B) Respondent’s submissions
 Ms. Laperle, for the respondent, acknowledges that the MEA does not control the work places at the port, but maintains that the MEA cannot avoid the duties of an employer as set out in the Code. Ms. Laperle believes that those duties must be assumed jointly and severally by the employers and the MEA. In support of that argument, Ms. Laperle refers to the decision of the Federal Court in Maritime Employers’ Association v. Syndicat des Débardeurs, C.U.P.E. Local 375 above and the definition of “employer” in subsection 122(1) of the Code. Ms. Laperle also refers to the fact that MEA representatives do intervene when decisions are made regarding the health and safety of longshoremen, as occurred when P. Chartrand and M. Dupuis refused to work on June 22, 2009.
 In support of P. Chartrand and M. Dupuis’ refusal to wear cartridge-equipped masks or continue operating their cranes on the night of June 22, 2009, even in rotation with other crane operators, Ms. Laperle called C. Denis to testify. I accept the following from his testimony.
 C. Denis testifies that he has been a longshoreman at thePort ofMontreal since 1986. During that time, he has been a gantry crane operator for eight years and has also worked as a signaller.
 C. Denis states that he tried, while operating a crane, the kind of cartridge-equipped mask that was provided to P. Chartrand and M. Dupuis on June 22, 2009. C. Denis states that, as a result of the cartridges and the fact that the mask completely covered the lower part of his face, he could no longer see the container being moved, and the signaller could no longer hear what he was trying to say over the radio. Not being able to see his manoeuvres clearly and not being able to communicate with his co-workers in the ship’s hold or on the quay, which is crucial to performing the work of a crane operator safely, C. Denis refused to continue wearing the mask.
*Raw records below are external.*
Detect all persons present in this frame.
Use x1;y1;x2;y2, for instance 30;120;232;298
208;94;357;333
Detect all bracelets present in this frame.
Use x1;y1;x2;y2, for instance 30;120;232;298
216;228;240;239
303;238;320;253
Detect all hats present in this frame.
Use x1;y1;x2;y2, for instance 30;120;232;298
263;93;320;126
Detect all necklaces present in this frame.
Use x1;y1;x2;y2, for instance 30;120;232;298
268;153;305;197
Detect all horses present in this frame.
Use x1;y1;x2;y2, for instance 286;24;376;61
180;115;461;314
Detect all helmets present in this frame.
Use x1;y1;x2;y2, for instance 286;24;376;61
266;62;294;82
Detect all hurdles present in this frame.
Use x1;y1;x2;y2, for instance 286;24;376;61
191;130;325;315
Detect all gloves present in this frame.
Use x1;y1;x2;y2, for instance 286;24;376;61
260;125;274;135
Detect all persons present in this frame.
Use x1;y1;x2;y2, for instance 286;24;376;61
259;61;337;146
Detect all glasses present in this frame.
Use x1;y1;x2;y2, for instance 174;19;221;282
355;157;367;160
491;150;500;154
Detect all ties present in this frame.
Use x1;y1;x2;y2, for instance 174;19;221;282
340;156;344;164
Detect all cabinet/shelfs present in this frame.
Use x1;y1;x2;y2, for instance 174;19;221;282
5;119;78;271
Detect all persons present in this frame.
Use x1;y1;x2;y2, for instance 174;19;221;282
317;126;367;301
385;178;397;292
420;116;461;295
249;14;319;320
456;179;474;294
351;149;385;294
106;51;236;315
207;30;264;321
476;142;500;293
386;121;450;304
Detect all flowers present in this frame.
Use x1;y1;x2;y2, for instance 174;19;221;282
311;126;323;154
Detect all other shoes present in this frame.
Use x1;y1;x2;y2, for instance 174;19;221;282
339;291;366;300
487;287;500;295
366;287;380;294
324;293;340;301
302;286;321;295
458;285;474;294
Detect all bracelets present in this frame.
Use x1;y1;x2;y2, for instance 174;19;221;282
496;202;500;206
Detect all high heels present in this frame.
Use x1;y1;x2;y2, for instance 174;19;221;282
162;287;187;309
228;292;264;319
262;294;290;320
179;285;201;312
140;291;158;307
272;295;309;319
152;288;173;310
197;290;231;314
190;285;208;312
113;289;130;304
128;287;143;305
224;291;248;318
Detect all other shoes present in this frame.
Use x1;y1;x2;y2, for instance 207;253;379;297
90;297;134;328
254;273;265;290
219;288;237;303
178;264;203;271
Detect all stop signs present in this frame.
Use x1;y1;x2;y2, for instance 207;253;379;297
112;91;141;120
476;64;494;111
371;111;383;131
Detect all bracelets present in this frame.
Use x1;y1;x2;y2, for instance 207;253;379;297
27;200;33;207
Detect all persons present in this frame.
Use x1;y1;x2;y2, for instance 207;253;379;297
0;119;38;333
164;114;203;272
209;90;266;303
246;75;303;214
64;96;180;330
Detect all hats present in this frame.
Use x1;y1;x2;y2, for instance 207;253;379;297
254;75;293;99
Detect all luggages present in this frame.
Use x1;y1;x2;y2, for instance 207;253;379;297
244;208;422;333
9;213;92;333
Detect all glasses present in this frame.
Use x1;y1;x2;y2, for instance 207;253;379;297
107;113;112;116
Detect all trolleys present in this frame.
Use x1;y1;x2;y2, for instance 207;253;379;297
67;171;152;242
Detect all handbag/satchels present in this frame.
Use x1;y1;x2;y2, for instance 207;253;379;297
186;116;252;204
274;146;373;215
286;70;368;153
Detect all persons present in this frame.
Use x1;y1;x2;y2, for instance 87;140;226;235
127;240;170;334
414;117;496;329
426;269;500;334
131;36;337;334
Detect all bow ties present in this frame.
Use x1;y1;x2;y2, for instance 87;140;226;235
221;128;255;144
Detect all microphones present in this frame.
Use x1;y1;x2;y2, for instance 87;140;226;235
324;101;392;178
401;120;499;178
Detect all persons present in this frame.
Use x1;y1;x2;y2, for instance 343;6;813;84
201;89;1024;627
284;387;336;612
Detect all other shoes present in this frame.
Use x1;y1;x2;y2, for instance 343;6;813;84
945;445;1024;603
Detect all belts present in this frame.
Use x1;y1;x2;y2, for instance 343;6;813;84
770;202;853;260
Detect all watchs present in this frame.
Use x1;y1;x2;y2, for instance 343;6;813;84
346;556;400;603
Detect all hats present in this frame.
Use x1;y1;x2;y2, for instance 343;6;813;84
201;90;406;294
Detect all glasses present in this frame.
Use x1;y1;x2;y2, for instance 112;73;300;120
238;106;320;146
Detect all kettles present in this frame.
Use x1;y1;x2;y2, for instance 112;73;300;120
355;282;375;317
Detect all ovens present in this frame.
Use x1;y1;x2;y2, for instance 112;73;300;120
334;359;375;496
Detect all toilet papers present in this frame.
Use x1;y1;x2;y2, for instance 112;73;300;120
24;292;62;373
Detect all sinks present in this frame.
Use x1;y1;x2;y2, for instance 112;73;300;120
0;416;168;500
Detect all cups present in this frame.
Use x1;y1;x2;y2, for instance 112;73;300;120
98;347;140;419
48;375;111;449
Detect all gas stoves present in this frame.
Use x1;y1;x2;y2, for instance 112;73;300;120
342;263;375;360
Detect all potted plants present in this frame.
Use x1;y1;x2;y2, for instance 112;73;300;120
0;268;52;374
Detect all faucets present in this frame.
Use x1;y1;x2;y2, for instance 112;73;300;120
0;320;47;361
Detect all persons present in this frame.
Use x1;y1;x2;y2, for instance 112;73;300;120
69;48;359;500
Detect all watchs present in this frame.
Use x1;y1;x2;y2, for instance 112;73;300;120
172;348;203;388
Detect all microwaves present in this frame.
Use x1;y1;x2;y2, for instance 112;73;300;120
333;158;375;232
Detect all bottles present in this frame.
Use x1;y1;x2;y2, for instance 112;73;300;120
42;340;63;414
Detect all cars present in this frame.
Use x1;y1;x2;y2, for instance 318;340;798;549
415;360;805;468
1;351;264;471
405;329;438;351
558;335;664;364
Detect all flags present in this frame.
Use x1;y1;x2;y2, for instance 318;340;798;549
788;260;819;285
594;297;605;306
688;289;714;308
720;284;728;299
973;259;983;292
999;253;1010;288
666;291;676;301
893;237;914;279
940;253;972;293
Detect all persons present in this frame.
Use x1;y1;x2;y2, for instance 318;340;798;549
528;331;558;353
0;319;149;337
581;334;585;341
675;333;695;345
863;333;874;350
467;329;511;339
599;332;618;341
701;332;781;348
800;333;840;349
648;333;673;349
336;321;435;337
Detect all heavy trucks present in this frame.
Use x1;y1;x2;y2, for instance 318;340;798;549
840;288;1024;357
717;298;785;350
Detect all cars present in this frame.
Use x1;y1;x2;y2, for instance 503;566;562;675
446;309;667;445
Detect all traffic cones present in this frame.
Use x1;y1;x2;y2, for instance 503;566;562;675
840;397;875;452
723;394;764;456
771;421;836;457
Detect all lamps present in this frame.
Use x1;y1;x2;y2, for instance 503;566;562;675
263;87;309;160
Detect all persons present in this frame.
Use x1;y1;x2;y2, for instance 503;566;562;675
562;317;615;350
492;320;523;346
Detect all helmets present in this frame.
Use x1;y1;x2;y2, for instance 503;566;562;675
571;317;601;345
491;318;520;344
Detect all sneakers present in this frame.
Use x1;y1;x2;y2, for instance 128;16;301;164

 C. Denis also states that a gantry crane operator uses the window at his feet to ensure the correct manoeuvring and positioning of each container in the ship’s hold or on the truck, approximately35 metres below. Since the crane operator is a number of metres above the containers being moved and each container must be placed on the truck within inches of accuracy, the operator must focus completely on and be able to clearly see the manoeuvres being performed. C. Denis further states that both hands are used to work the controls of a gantry crane. C. Denis therefore believes that good physical coordination is essential. C. Denis states that, for those reasons, a responsible crane operator will not operate a crane while having headaches, nausea or tremors. Having experienced it himself, C. Denis believes that, when a crane operator starts to have those symptoms, he feels unwell and can no longer concentrate or operate the crane safely. Even though, to C. Denis’ knowledge, such an accident has never occurred when smoke from a ship has entered a crane cab, he believes that working in such conditions creates the risk that a crane operator will feel those symptoms and have difficulty manoeuvring the crane, potentially causing injury to workers in the ship’s hold or on the quay, for example, when the containers move to within1 metre of those workers or are stacked improperly on the ship or truck.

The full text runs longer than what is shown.